E-mail is the ultimate decentralized information system. We all go to e-mail because it's quick, it's easy, it's anytime, it's anywhere, it's anyone. That means that whenever the IT system we are mandated to use gets in our way, we jump directly to e-mail. Some of us only have e-mail, and so we have lots of little conversations, all over the place. The best part of e-mail is that everyone in your organization can use it, meaning that it's where a large part of your organizational creative sparks are flying.
But how do those conversations get integrated, or aggregated in Surowiecki's terms? In somebody's head, which for any of us at the best of time is a pretty crowded and busy place. Typically it has to be your manager's head, or your manager's manager's head, or whomever the ultimate decision maker is. If that decision maker is busy, carbon copying her on every e-mail and hoping she gets it is bound to annoy her. Instead, all that information gets lost in people's inboxes, forgotten as time marches forward.

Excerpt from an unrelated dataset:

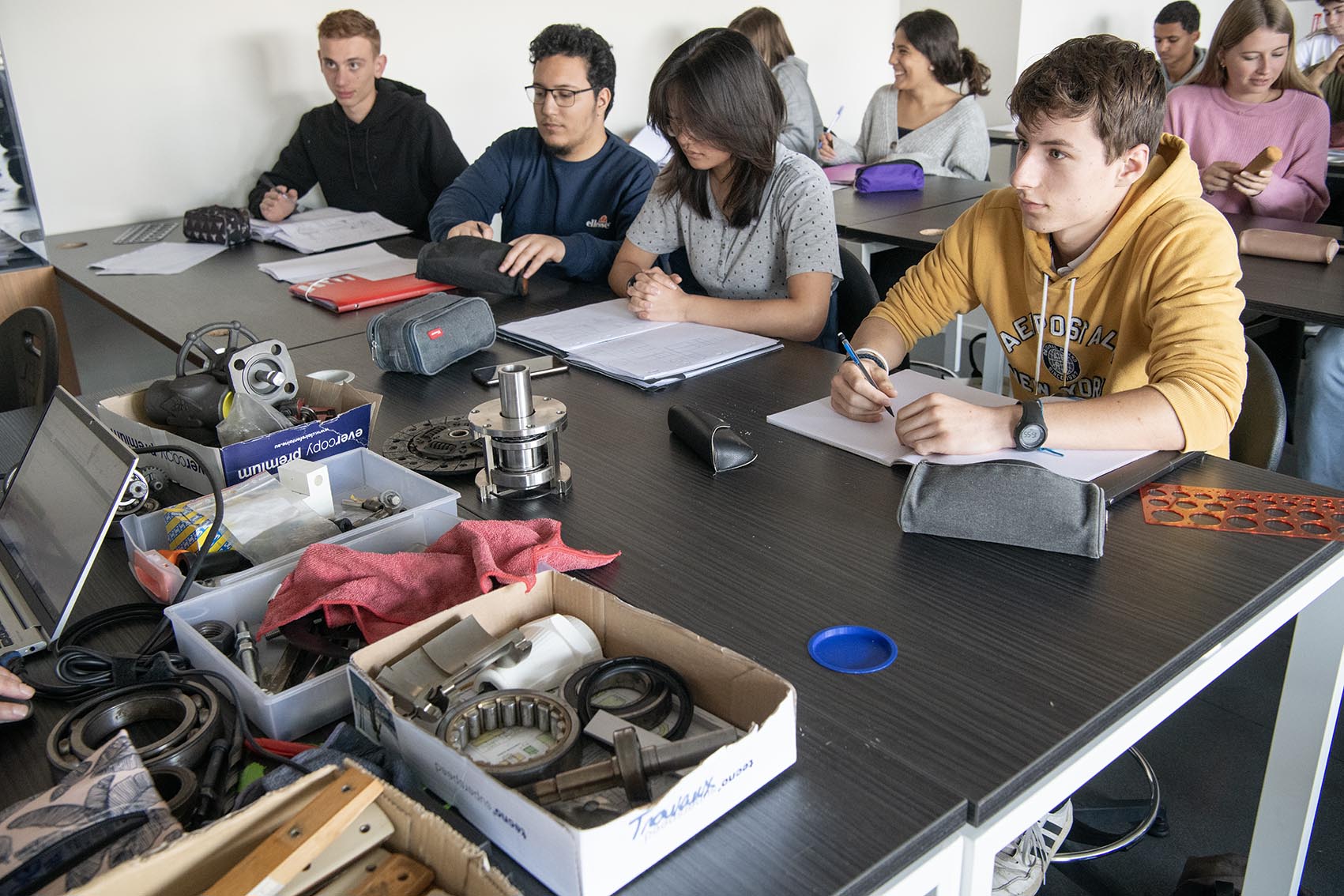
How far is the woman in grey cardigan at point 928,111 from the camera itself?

The solution is really very simple. Just use a wiki. The wiki is also anytime, anywhere, and anyone, just like e-mail. Except the wiki doesn't forget. Your organizational creative sparks get stored in a wiki until it has enough juice to power up an organizational lightbulb. With a wiki, it's so easy to integrate everyone's opinions. Just edit them together, exactly like writing an essay from point-form notes.
The key is that a wiki's brainstorm-point form-reform model is open to everyone in your company. Because it is accessible to everyone, it allows you to tap into the full collective intelligence of your entire company. Because you can reform and condense that intelligence down into knowledge and decisions, it helps push the whole organization forward just like in The Wisdom of Crowds, rather than just small parts of it. And the best part is that it doesn't overload manager's heads because everyone can do it. It's so easy.
If you don't believe it can be done, just look at Wikipedia. Every article there is a representation of this process. The whole Internet is invited to contribute what it knows, and it is all integrated into one article at a time.
It's pretty amazing what happens when everyone can pull together for the common good.